— EXERCISE INSTRUCTIONS —
Write out each line of the listing as it stands, without the images.

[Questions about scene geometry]
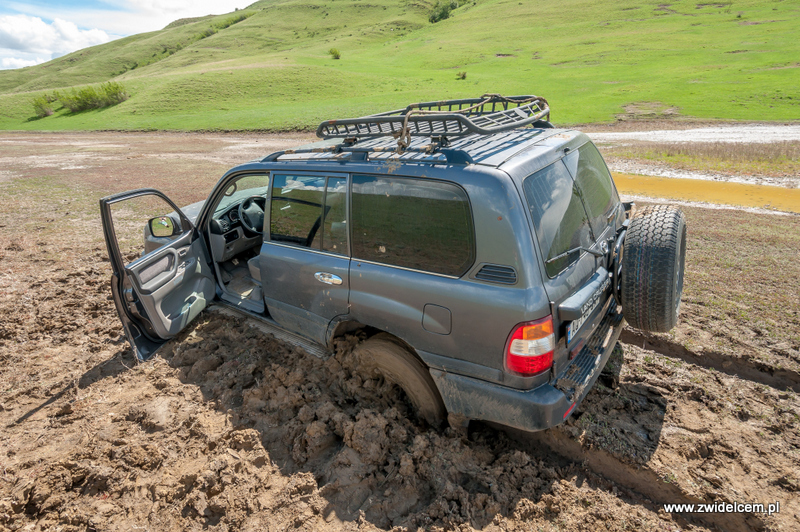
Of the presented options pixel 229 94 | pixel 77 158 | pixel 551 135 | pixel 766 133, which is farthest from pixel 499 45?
pixel 551 135

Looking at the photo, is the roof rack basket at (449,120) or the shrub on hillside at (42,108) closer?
the roof rack basket at (449,120)

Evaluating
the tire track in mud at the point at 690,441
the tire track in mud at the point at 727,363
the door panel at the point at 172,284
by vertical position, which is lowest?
the tire track in mud at the point at 727,363

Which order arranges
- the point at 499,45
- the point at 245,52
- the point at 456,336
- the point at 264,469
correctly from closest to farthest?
the point at 456,336, the point at 264,469, the point at 499,45, the point at 245,52

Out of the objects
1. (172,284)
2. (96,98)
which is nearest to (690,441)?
(172,284)

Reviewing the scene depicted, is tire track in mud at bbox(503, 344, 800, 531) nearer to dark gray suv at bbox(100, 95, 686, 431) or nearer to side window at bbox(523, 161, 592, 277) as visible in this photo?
dark gray suv at bbox(100, 95, 686, 431)

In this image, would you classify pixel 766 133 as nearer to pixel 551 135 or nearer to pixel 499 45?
pixel 551 135

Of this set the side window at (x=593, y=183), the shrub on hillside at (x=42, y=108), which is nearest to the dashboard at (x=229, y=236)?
the side window at (x=593, y=183)

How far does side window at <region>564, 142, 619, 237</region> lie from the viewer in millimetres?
3119

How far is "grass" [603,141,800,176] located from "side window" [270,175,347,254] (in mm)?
14229

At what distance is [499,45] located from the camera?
6362cm

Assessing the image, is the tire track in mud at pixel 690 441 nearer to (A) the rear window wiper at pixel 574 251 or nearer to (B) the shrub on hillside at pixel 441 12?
(A) the rear window wiper at pixel 574 251

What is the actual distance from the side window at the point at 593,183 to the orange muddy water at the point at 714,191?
858 cm

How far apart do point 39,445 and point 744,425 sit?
537 centimetres

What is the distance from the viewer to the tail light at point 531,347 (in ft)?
8.28
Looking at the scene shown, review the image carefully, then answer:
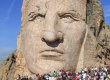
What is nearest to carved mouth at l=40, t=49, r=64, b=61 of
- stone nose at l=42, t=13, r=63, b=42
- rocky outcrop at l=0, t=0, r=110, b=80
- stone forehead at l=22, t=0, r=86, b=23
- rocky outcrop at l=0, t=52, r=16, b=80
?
stone nose at l=42, t=13, r=63, b=42

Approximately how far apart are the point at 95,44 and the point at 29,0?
255 cm

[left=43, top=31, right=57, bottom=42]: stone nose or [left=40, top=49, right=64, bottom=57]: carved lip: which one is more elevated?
[left=43, top=31, right=57, bottom=42]: stone nose

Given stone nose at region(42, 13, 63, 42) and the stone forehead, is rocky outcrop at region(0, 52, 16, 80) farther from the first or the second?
stone nose at region(42, 13, 63, 42)

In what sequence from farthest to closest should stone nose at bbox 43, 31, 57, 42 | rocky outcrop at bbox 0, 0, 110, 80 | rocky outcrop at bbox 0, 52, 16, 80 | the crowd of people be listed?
rocky outcrop at bbox 0, 52, 16, 80
rocky outcrop at bbox 0, 0, 110, 80
stone nose at bbox 43, 31, 57, 42
the crowd of people

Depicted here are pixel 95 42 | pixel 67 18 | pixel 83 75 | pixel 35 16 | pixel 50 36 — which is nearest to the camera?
pixel 83 75

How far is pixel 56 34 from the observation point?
1249cm

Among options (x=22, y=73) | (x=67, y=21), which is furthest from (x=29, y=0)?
(x=22, y=73)

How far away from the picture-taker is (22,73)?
1350 cm

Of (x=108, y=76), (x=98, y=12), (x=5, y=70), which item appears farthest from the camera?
(x=5, y=70)

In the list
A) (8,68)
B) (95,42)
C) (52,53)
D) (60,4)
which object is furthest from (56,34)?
(8,68)

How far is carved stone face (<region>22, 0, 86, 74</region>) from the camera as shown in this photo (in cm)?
1264

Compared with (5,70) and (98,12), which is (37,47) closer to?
(98,12)

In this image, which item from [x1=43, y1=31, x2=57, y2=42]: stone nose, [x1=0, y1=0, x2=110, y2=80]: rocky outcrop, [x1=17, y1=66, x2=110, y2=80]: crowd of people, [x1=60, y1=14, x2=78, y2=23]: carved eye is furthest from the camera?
[x1=0, y1=0, x2=110, y2=80]: rocky outcrop

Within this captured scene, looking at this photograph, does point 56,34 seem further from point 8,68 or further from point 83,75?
point 8,68
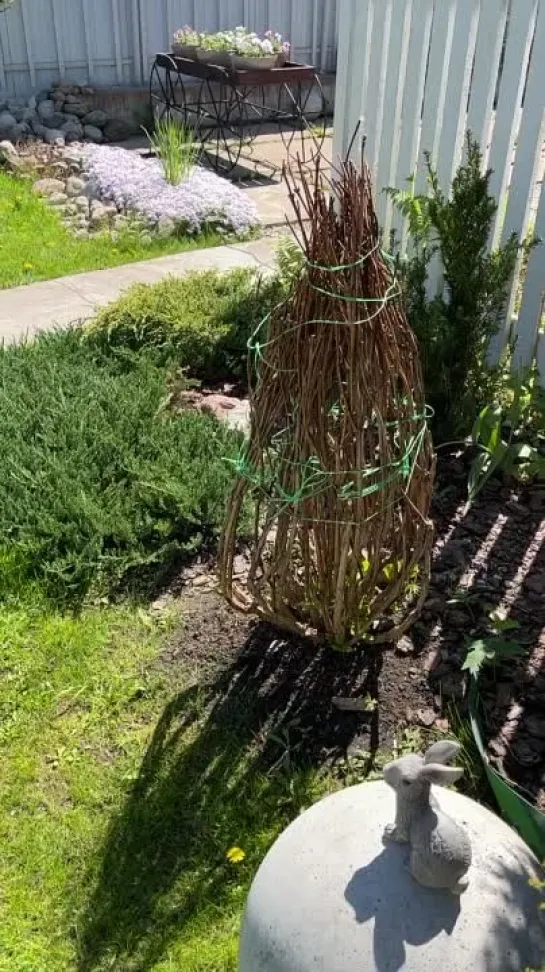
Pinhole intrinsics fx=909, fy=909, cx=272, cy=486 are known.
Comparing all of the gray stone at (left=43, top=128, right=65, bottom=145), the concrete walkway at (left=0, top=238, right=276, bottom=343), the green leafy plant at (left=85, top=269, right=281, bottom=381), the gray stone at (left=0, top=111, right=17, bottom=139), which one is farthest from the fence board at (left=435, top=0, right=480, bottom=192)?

— EXERCISE RESPONSE —
Of the presented options pixel 229 94 | pixel 77 158 | pixel 551 135 | pixel 766 133, which is farthest from pixel 499 45?
pixel 551 135

Looking at the photo, is the roof rack basket at (449,120) or the shrub on hillside at (42,108) closer?
the roof rack basket at (449,120)

Evaluating
the tire track in mud at the point at 690,441
the tire track in mud at the point at 727,363
the door panel at the point at 172,284
by vertical position, which is lowest?
the tire track in mud at the point at 727,363

Which order arranges
- the point at 499,45
- the point at 245,52
- the point at 456,336
- the point at 264,469
correctly from closest to farthest?
the point at 456,336, the point at 264,469, the point at 499,45, the point at 245,52

Out of the objects
1. (172,284)
2. (96,98)
which is nearest to (690,441)?
(172,284)

Reviewing the scene depicted, is tire track in mud at bbox(503, 344, 800, 531) nearer to dark gray suv at bbox(100, 95, 686, 431) or nearer to side window at bbox(523, 161, 592, 277) as visible in this photo?
dark gray suv at bbox(100, 95, 686, 431)

In this image, would you classify pixel 766 133 as nearer to pixel 551 135 or nearer to pixel 499 45?
pixel 551 135

Of this set the side window at (x=593, y=183), the shrub on hillside at (x=42, y=108), which is nearest to the dashboard at (x=229, y=236)?
the side window at (x=593, y=183)

How far does side window at <region>564, 142, 619, 237</region> lie from the viewer in millimetres?
3119

How far is "grass" [603,141,800,176] located from "side window" [270,175,347,254] (in mm)?
14229

At what distance is [499,45] located from the camera?
6362cm

Assessing the image, is the tire track in mud at pixel 690 441 nearer to (A) the rear window wiper at pixel 574 251 or nearer to (B) the shrub on hillside at pixel 441 12?
(A) the rear window wiper at pixel 574 251

What is the actual distance from the side window at the point at 593,183 to the orange muddy water at the point at 714,191?
858 cm

How far apart do point 39,445 and point 744,425 sit?
537 centimetres

What is the distance from the viewer to the tail light at point 531,347 (in ft)?
8.28
Looking at the scene shown, review the image carefully, then answer:
What is nearest to carved mouth at l=40, t=49, r=64, b=61 of
- stone nose at l=42, t=13, r=63, b=42
- rocky outcrop at l=0, t=0, r=110, b=80
- stone forehead at l=22, t=0, r=86, b=23
- rocky outcrop at l=0, t=52, r=16, b=80
?
stone nose at l=42, t=13, r=63, b=42

Approximately how far apart are the point at 95,44 and the point at 29,0?
255 cm

[left=43, top=31, right=57, bottom=42]: stone nose or [left=40, top=49, right=64, bottom=57]: carved lip: which one is more elevated?
[left=43, top=31, right=57, bottom=42]: stone nose

Given stone nose at region(42, 13, 63, 42) and the stone forehead, is rocky outcrop at region(0, 52, 16, 80) farther from the first or the second?
stone nose at region(42, 13, 63, 42)

In what sequence from farthest to closest should stone nose at bbox 43, 31, 57, 42 | rocky outcrop at bbox 0, 0, 110, 80 | rocky outcrop at bbox 0, 52, 16, 80 | the crowd of people be listed?
rocky outcrop at bbox 0, 52, 16, 80
rocky outcrop at bbox 0, 0, 110, 80
stone nose at bbox 43, 31, 57, 42
the crowd of people

Depicted here are pixel 95 42 | pixel 67 18 | pixel 83 75 | pixel 35 16 | pixel 50 36 — which is nearest to the camera?
pixel 83 75

How far is pixel 56 34 from the observation point?
1249cm

Among options (x=22, y=73) | (x=67, y=21), which is furthest from (x=29, y=0)?
(x=22, y=73)

How far away from the picture-taker is (22,73)?
1350 cm

Of (x=108, y=76), (x=98, y=12), (x=5, y=70), which item appears farthest from the camera?
(x=5, y=70)

In the list
A) (8,68)
B) (95,42)
C) (52,53)
D) (60,4)
which object is furthest from (56,34)?
(8,68)

How far is carved stone face (<region>22, 0, 86, 74</region>) from the camera as shown in this photo (in cm)?
1264

Compared with (5,70) and (98,12), which is (37,47) closer to?
(98,12)

In this image, which item from [x1=43, y1=31, x2=57, y2=42]: stone nose, [x1=0, y1=0, x2=110, y2=80]: rocky outcrop, [x1=17, y1=66, x2=110, y2=80]: crowd of people, [x1=60, y1=14, x2=78, y2=23]: carved eye is furthest from the camera?
[x1=0, y1=0, x2=110, y2=80]: rocky outcrop

Within this captured scene, looking at this photograph, does point 56,34 seem further from point 8,68 or further from point 83,75?
point 8,68
Pinhole intrinsics fx=909, fy=909, cx=272, cy=486 are known.
Comparing all of the gray stone at (left=43, top=128, right=65, bottom=145), the concrete walkway at (left=0, top=238, right=276, bottom=343), the green leafy plant at (left=85, top=269, right=281, bottom=381), the gray stone at (left=0, top=111, right=17, bottom=139), which one is farthest from the fence board at (left=435, top=0, right=480, bottom=192)?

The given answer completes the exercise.